___ Given passage
For many of their constituents, the minimum wage set by Congress 10 years ago is $7.25 an hour, about $300 a week, about $16,000 a year.
The poverty level, a technical term describing human misery, is today $25,700 a year for a family of four. 20 million Americans live on less than that, about 20 percent of them with a disability of some sort. About 1.3 million of them children.
Yet the Senate today frets, fusses, and refuses to raise the minimum wage to $15 by 2025. Republican members will apparently vote 'no” on a wage that might allow a lot of people a little better life.
For starters, they need to discard their erroneous claim that a raise will force layoffs. Responsible economists have found that a higher minimum wage will cost virtually no, if any, jobs; no business is likely to close.
Sen. Charles Grassley, is more liberal than most of his Republican colleagues. He is for a compromise goal of $10 by 2025. Grassley, like a third of senators, is a millionaire, but a poor one at a net worth of $3.3 million In 2015, a piker among several who are worth between a $100 and $250 million.
In a recent year under our farm programs, he legitimately received about $400,000. Many of the senator's constituents, and others in every state, are not doing so well. It is hard to measure precisely, but there is a minimum of 20 million people in our country living on incomes below the poverty line, a quarter of them with disabilities. A raise to $15 would lift 1.3 million children in that group out of poverty. In addition, that might also help bring some of the 2.5 million kids who are homeless, living on the streets and beneath bridges, under a roof.
______
___ Dataset content
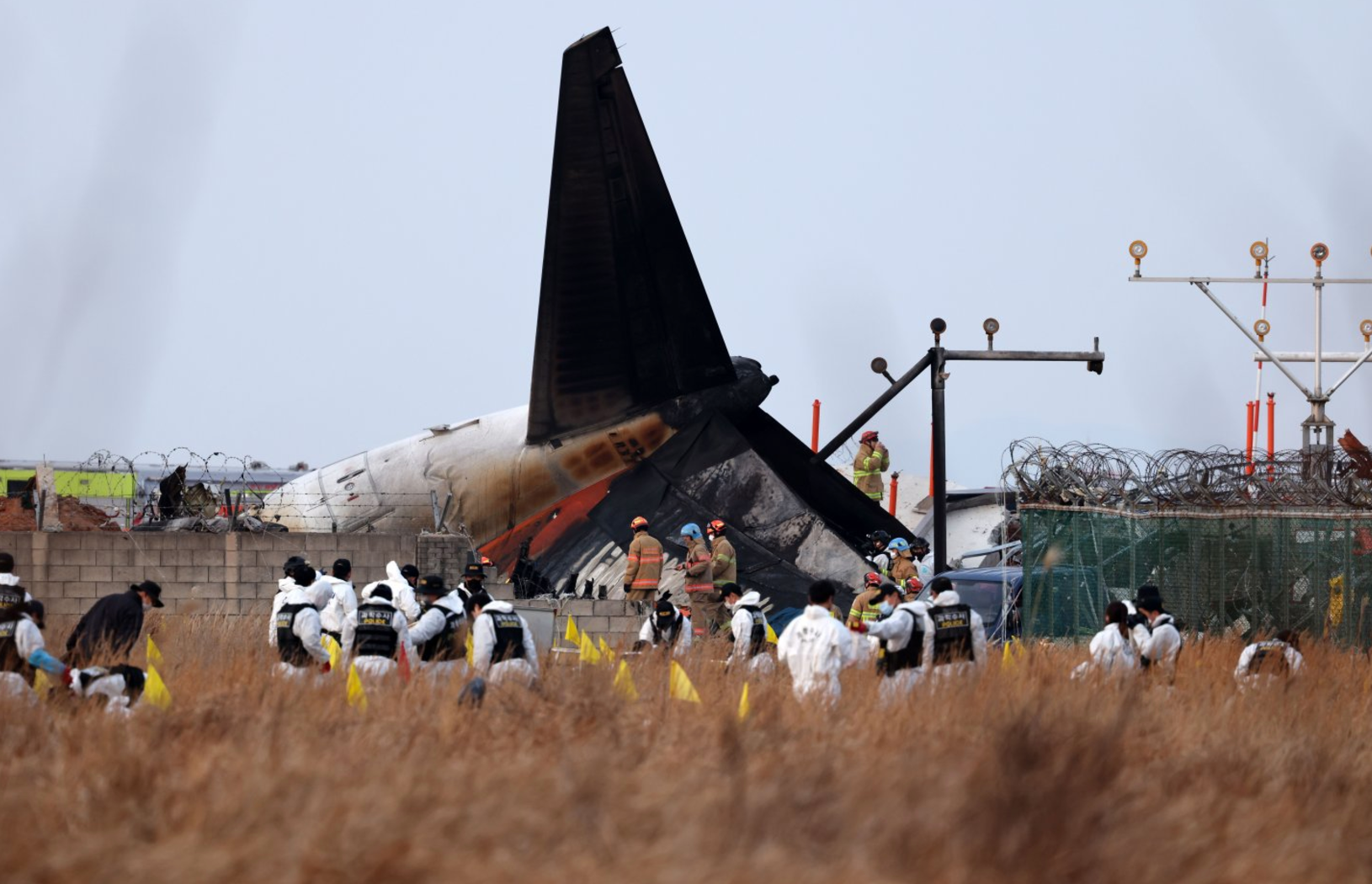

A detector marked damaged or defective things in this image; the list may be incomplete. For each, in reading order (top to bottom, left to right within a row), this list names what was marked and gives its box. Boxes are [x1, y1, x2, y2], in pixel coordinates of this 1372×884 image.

crashed airplane tail fin [526, 25, 741, 442]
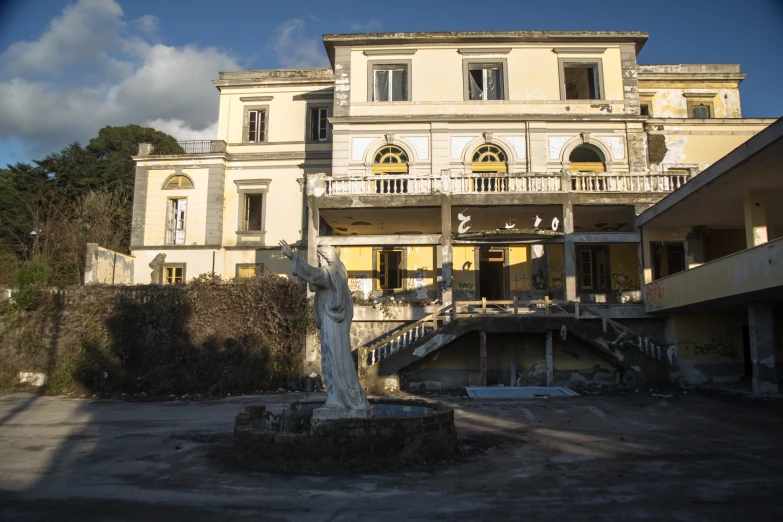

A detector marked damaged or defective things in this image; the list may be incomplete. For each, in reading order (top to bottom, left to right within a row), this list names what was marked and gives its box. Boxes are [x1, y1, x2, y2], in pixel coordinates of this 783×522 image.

broken window [376, 65, 410, 100]
broken window [468, 63, 506, 100]
broken window [564, 63, 600, 100]
broken window [250, 109, 268, 142]
broken window [310, 105, 328, 140]
broken railing section [316, 171, 688, 195]
broken window [166, 197, 188, 244]
broken window [242, 193, 264, 230]
broken window [162, 264, 185, 284]
broken window [378, 248, 404, 288]
broken railing section [364, 296, 676, 370]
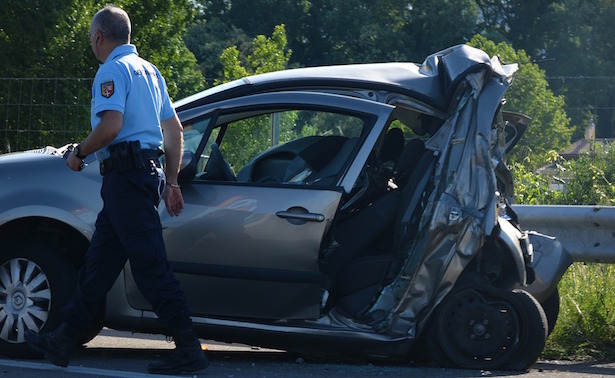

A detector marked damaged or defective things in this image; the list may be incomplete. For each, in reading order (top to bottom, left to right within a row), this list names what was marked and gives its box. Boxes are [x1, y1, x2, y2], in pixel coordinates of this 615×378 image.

severely damaged car [0, 45, 568, 370]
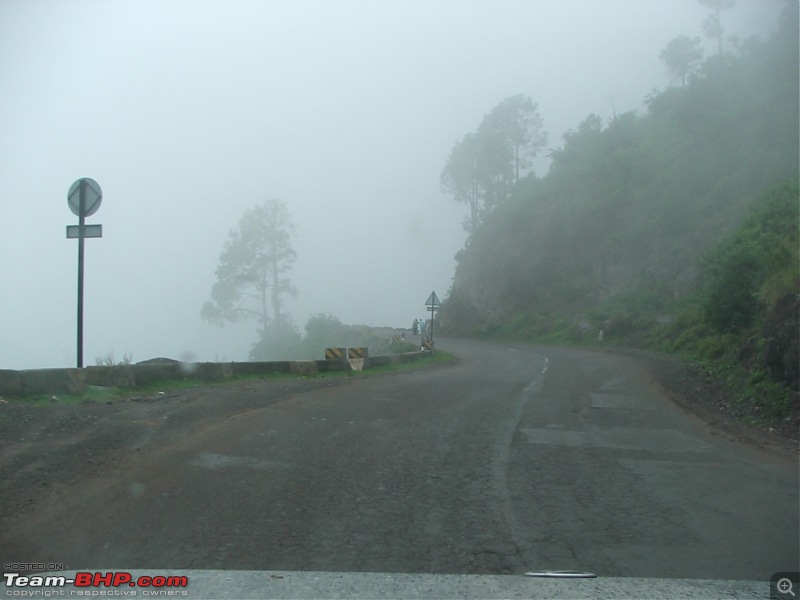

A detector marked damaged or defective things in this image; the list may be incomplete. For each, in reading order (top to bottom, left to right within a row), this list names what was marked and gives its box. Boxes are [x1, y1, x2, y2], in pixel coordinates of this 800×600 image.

cracked road surface [0, 338, 796, 576]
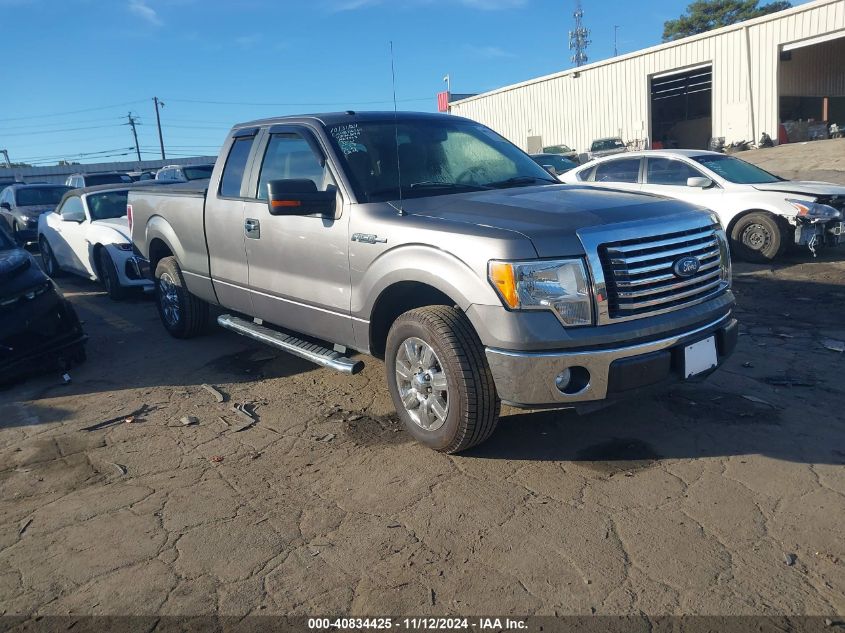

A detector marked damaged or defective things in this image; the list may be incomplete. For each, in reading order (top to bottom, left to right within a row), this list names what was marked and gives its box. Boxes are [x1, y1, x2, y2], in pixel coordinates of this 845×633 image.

white damaged car [37, 185, 153, 298]
white damaged car [560, 149, 844, 260]
cracked asphalt pavement [0, 249, 840, 616]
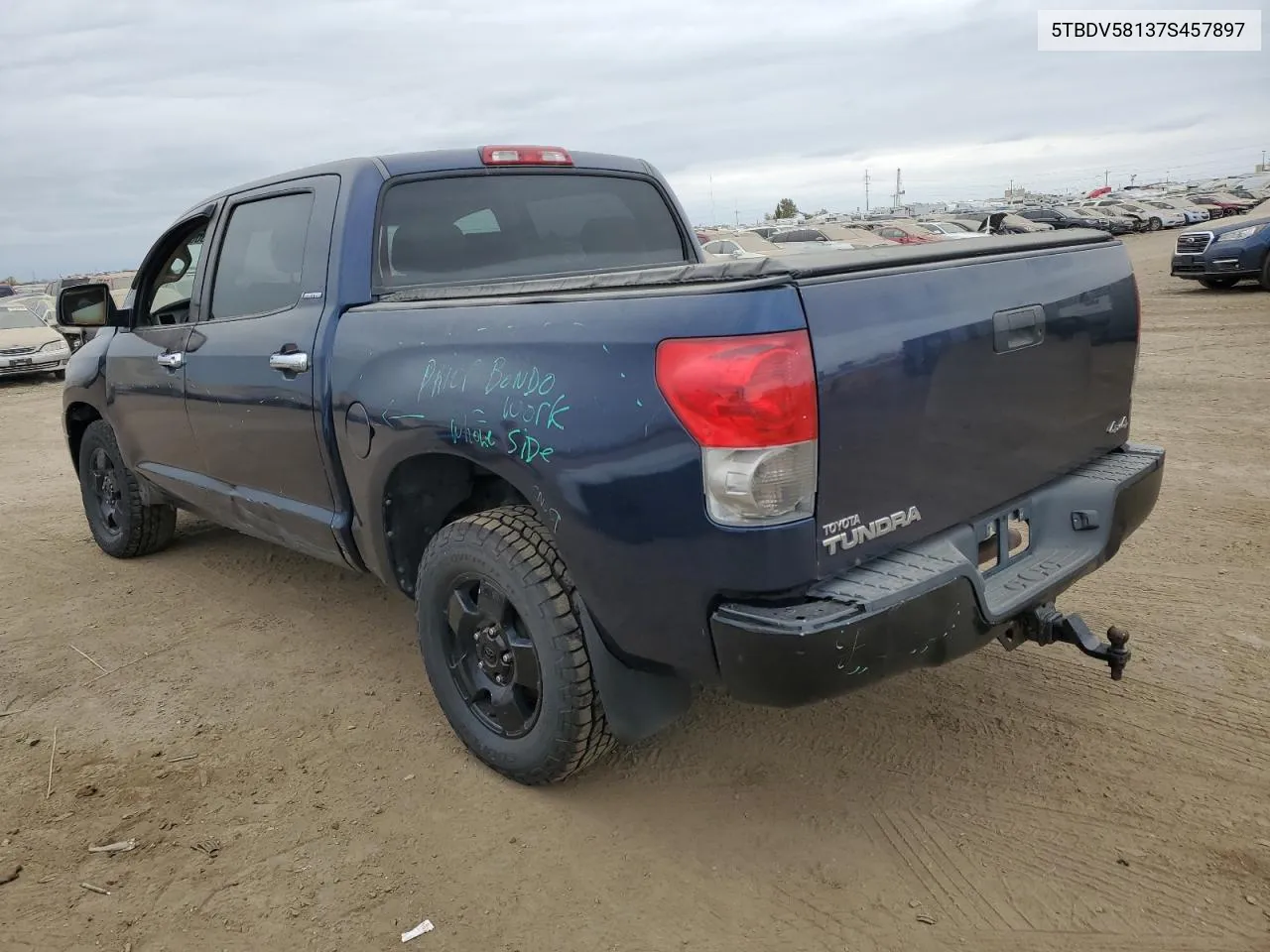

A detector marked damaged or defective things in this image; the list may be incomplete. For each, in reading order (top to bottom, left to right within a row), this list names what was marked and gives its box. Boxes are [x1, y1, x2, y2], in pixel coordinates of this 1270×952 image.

dent on side panel [332, 283, 818, 680]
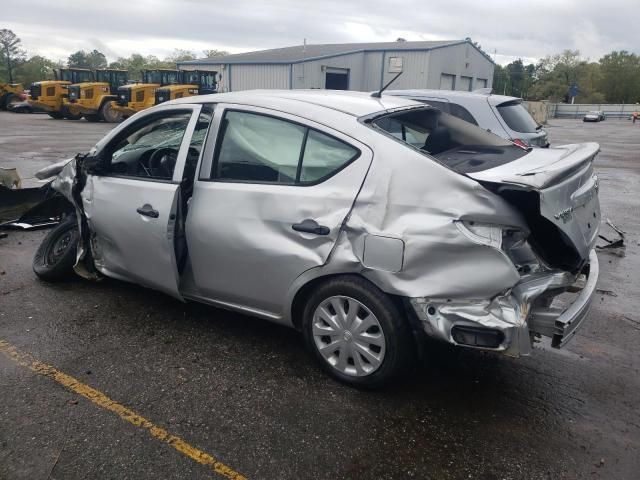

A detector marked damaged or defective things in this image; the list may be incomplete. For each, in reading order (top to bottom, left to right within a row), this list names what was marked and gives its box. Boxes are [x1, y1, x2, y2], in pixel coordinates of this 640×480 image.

damaged silver sedan [33, 90, 600, 388]
detached bumper [410, 249, 600, 354]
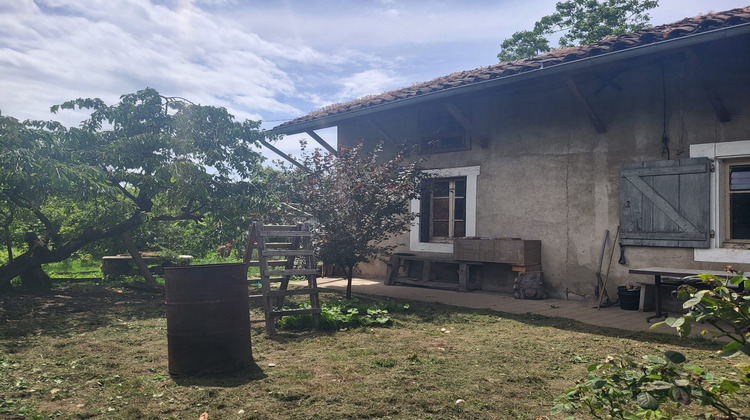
______
● Prompt 1:
Rewrite the records from the line containing "this 783×522 image." through the line containing "broken railing section [364, 296, 676, 370]", both included, as a numbered list with blank lines dropped.
● Prompt 2:
Write the next part of the passage on raising the minimum wage, starting after its final sentence.

● Answer 1:
1. A detector marked damaged or defective things in this image; the list may be incomplete. For each, in reading order (top to bottom, left to right within a row), this list names what was marked and gives its box. Boxes are [x1, y1, x2, y2], in pixel coordinates of this 783×522 image.
2. broken window [376, 65, 410, 100]
3. broken window [468, 63, 506, 100]
4. broken window [564, 63, 600, 100]
5. broken window [250, 109, 268, 142]
6. broken window [310, 105, 328, 140]
7. broken railing section [316, 171, 688, 195]
8. broken window [166, 197, 188, 244]
9. broken window [242, 193, 264, 230]
10. broken window [162, 264, 185, 284]
11. broken window [378, 248, 404, 288]
12. broken railing section [364, 296, 676, 370]

● Answer 2:
The present minimum of $7.25 was set 10 years ago. In that time, inflation has eaten up almost 20 percent of its buying power. The struggle to live on the minimum wage is not distant, not only in our largest cities, but close to us. An Iowa City non-profit, Houses into Homes, started three years ago to provide used mattresses, and now furniture and appliances, to families and individuals coming out of prison, abusive marriages and homelessness.
One recipient who works at a full-time minimum wage job, described her life:
'Having furniture makes you feel like not an animal. You feel like a human being, being able to go and lay in your bed, sit on your couch, sit at the table and eat your food, even having dishes to eat your food.”
It's hard to believe that she doesn't deserve $15 an hour. I am joined by higher authority in that belief. When the Senate opens with its daily prayer, I hope Grassley, Sen. Joni Ernst and all their colleagues regard the words of Jesus written in Matthew: 'When I was thirsty, you gave me drink. When I was hungry you gave me food.”
'Truly I tell you just as you did not do it to one of the least of these, you did not do it to me.”
Norman Sherman of Coralville has worked extensively in politics, including as Vice President Hubert Humphrey's press secretary, and authored a memoir 'From Nowhere to Somewhere.”
                 Sen. Chuck Grassley, R-Iowa, on Capitol Hill in Washington. (Erin Schaff/The New York Times via AP, Pool)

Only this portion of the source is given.